Monsieur Benjamin, le Syndicat d’initiative de Nevers et la Société des gens de lettres ont alors saisi le Conseil d’État aux fins de voir contester et annuler les deux arrêtés municipaux pris par le maire de Nevers.

Quelles sont les prétentions des parties dans l’arrêt Benjamin ?

En l’espèce, les prétentions des parties de l’arrêt Benjamin, notamment celles des requérants, ne sont pas expressément mentionnées, mais on peut très bien imaginer quel était le point de vue de chacune des parties en cause.

On comprend, d’une part, que le maire craignait, au regard de l’opposition et de ce que les opposants prévoyaient de faire, que des débordements et, éventuellement, des violences puissent avoir lieu sur la voie publique. C’est ce qui l’a alors conduit à interdire les conférences.

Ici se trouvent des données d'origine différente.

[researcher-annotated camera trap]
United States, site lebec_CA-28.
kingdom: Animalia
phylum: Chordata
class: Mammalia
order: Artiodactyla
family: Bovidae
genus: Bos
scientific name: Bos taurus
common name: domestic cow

Quant aux requérants, il va de soi qu’ils défendaient corps et âme la liberté de réunion régie par les lois des 30 juin 1881 et 28 mars 1907 qui ont entendu exclure toute mesure préventive de nature à entraver cette liberté.

*** Voir aussi : Le commentaire détaillé des principes de l’arrêt Narcy [Conseil d’État, Sect. 28/06/1963, Narcy, Req. P.401]. Un autre arrêt majeur en droit administratif français ! ***

Quel est le problème de droit de l’arrêt Benjamin du 19 Mai 1933 ?

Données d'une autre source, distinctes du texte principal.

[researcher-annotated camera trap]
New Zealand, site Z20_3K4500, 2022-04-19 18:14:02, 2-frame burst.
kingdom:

En l’espèce, le problème principal de l’arrêt Benjamin était celui de savoir si l’autorité administrative (autorité municipale, notamment) pouvait interdire, de manière préventive, une conférence (et donc une réunion) sous prétexte qu’elle pouvait troubler l’ordre public.

Le Conseil d’État devait donc trancher entre la liberté de réunion et l’ordre public et dire s’il était possible de limiter, voire interdire une réunion sous le seul prétexte de troubles éventuels (non encore réalisés) à l’ordre public, et ce alors même que le législateur avait entendu donner à la liberté de réunion un régime extrêmement libéral.

Le Conseil d’État devait donc opérer une conciliation entre une liberté publique et le devoir qui incombe aux maires de maintenir l’ordre public (en vertu, aujourd’hui, de l’article L.2212-2 du CGT).

Quelle est la solution de l’arrêt Benjamin ?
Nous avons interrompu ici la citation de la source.